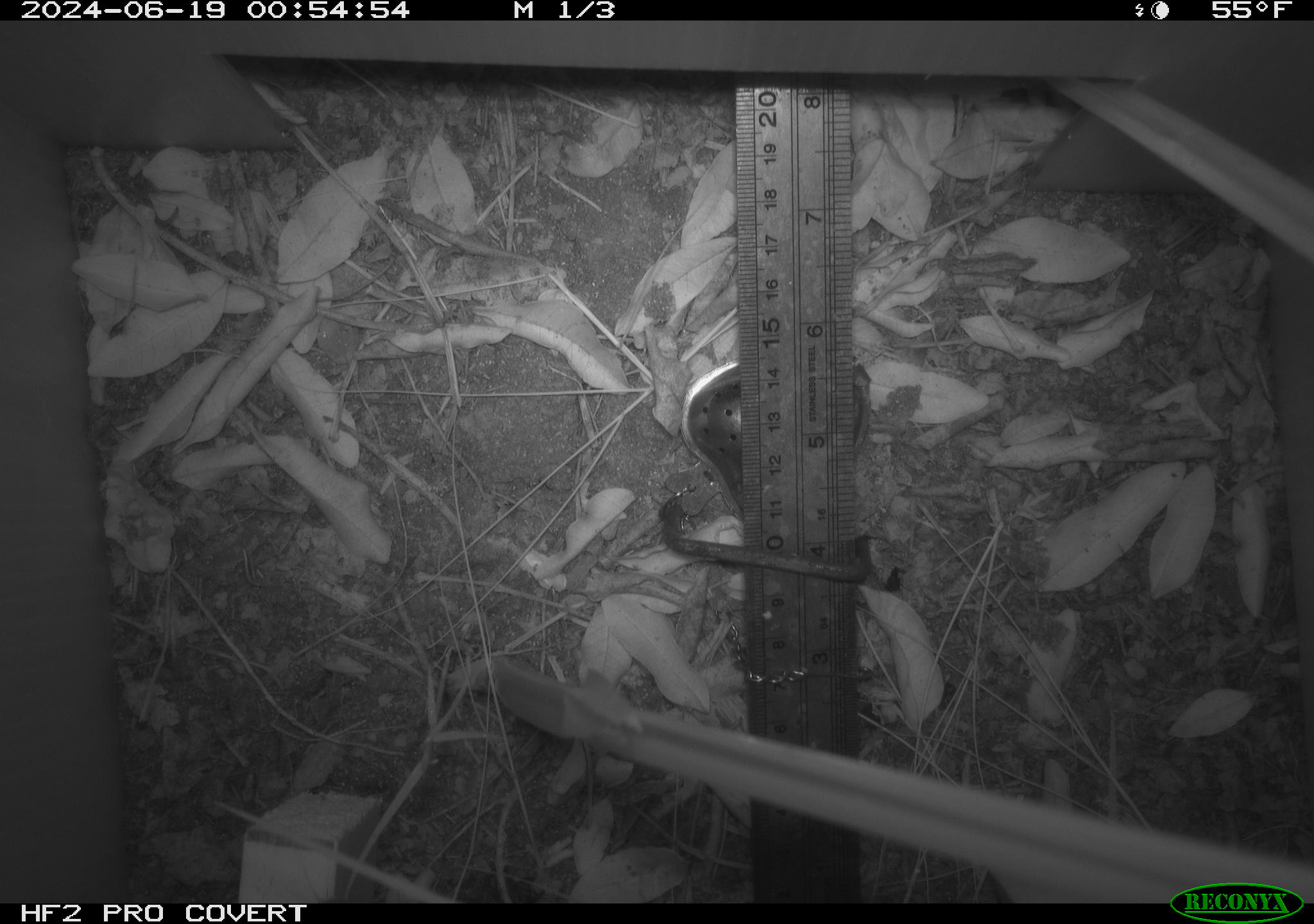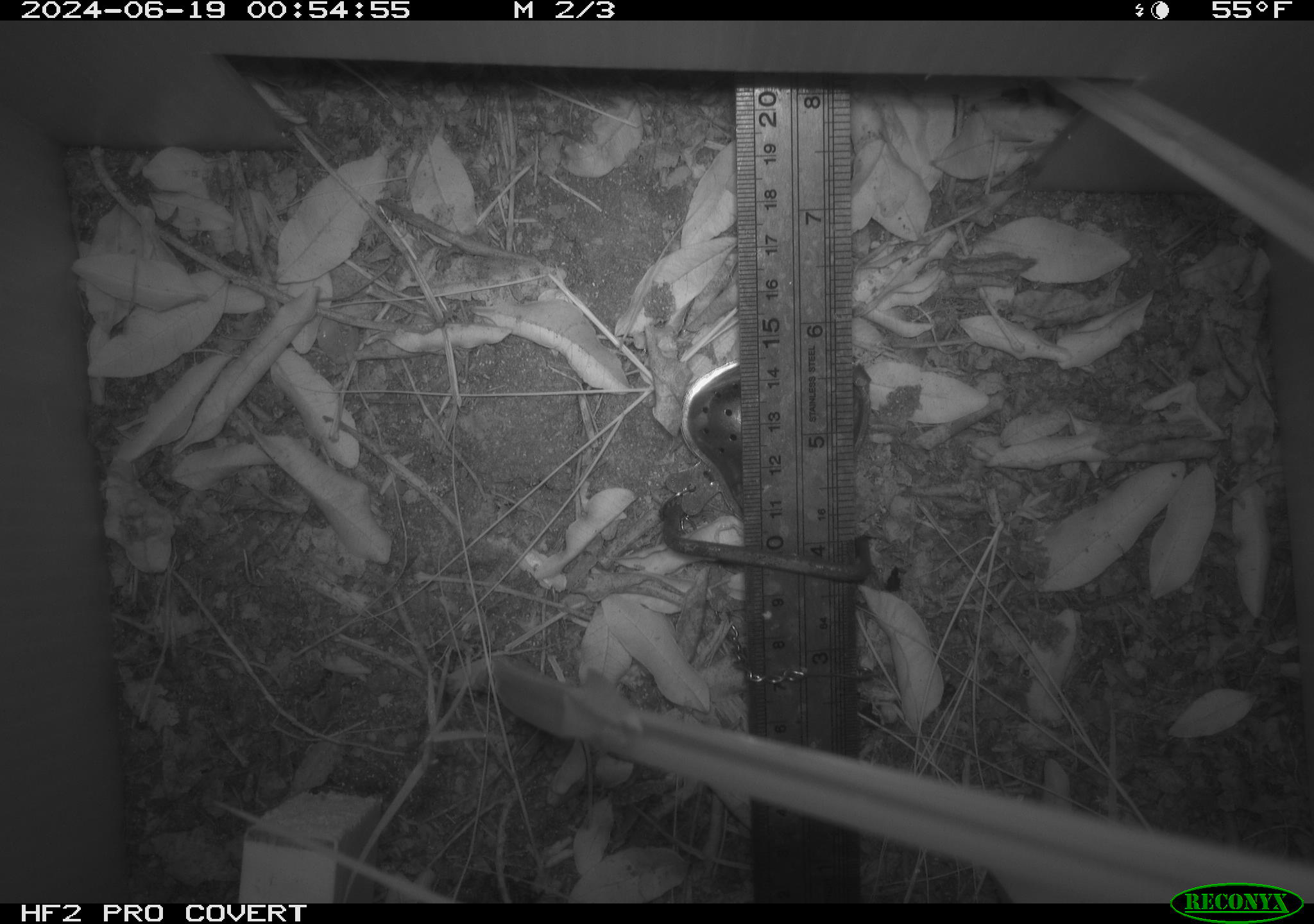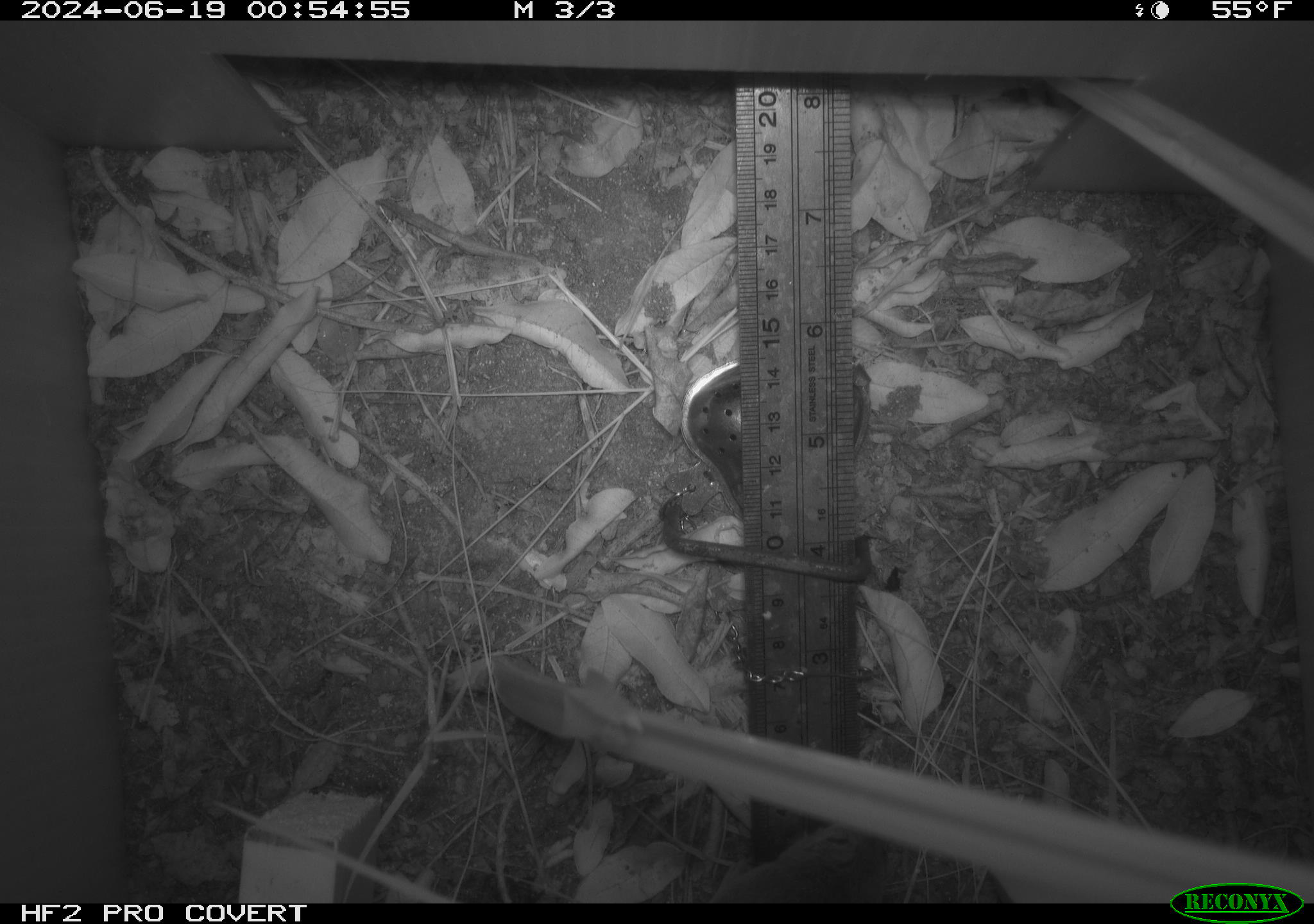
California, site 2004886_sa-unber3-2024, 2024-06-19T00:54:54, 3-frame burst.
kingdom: Animalia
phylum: Chordata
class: Mammalia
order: Rodentia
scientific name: Rodentia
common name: mouse species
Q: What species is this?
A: Mouse species (Rodentia).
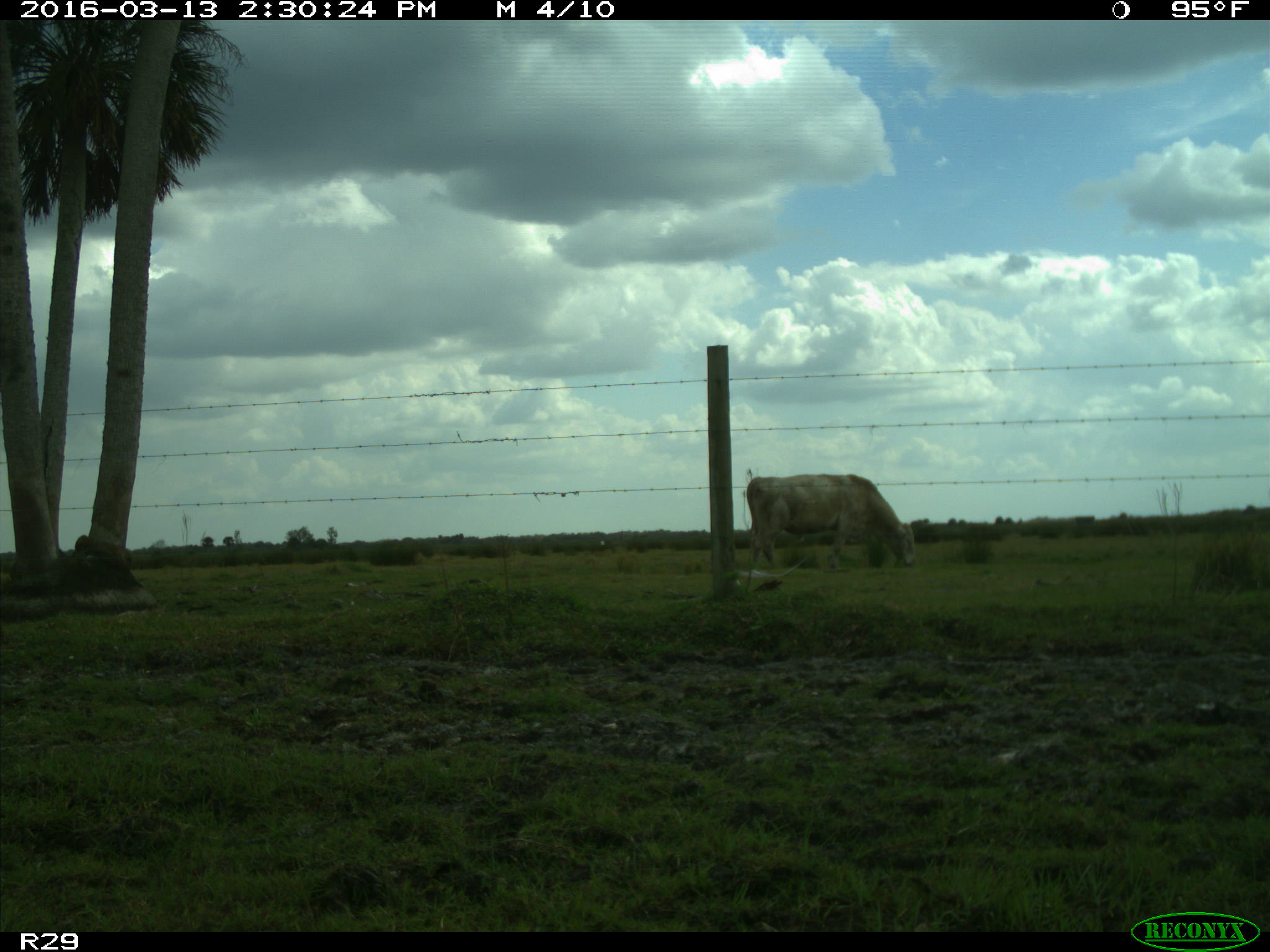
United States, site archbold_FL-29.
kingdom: Animalia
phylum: Chordata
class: Mammalia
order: Artiodactyla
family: Bovidae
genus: Bos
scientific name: Bos taurus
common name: domestic cow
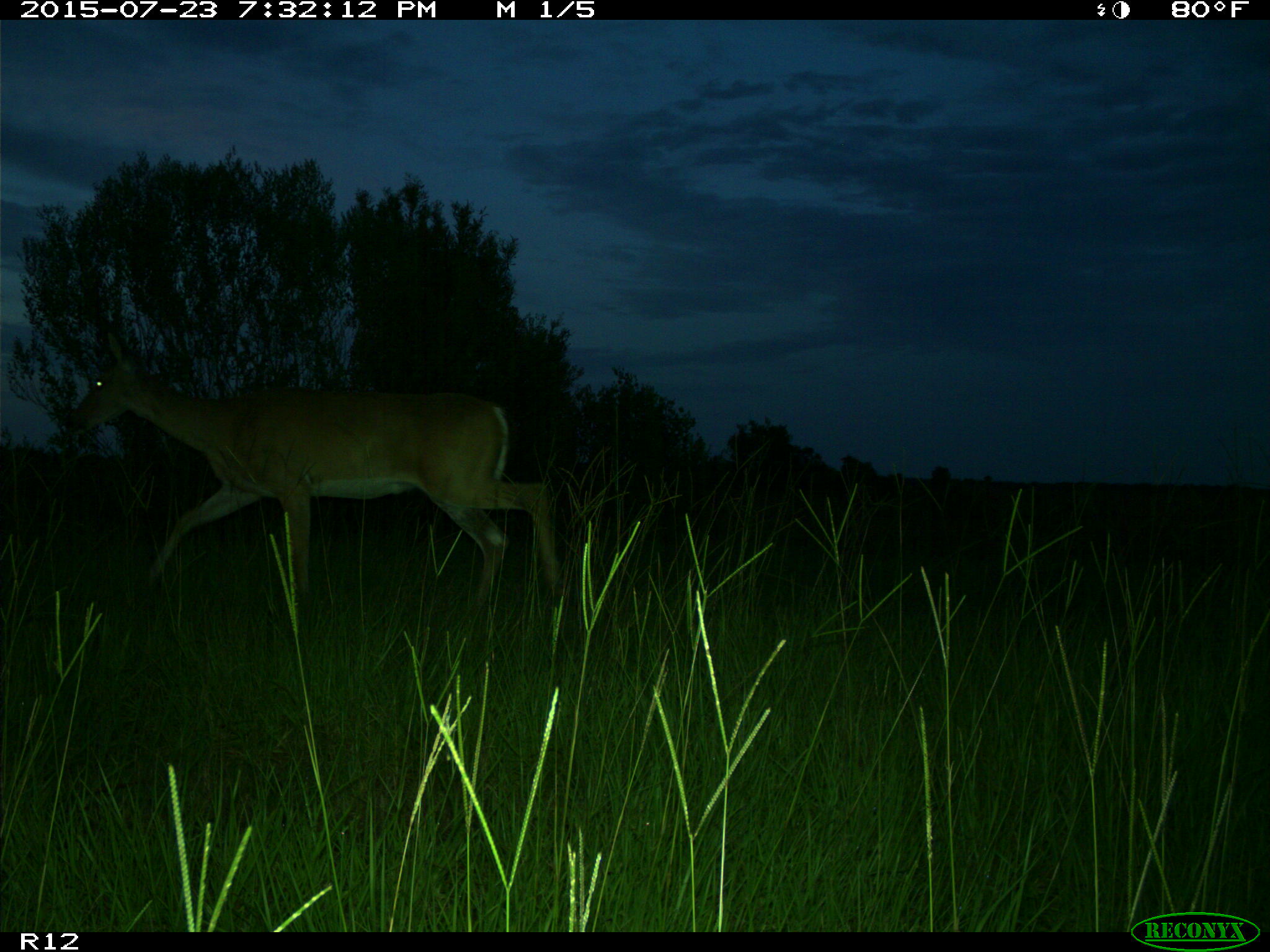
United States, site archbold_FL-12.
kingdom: Animalia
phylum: Chordata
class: Mammalia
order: Artiodactyla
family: Cervidae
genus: Odocoileus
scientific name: Odocoileus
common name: deer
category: unidentified deer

= Problem =
Only the lines from the one with "scientific name: Bos taurus" through the last line of the listing belong in your answer; copy them exactly and skip the pictures.

= Output for this task =
scientific name: Bos taurus
common name: domestic cow
United States, site archbold_FL-12.
kingdom: Animalia
phylum: Chordata
class: Mammalia
order: Artiodactyla
family: Cervidae
genus: Odocoileus
scientific name: Odocoileus
common name: deer
category: unidentified deer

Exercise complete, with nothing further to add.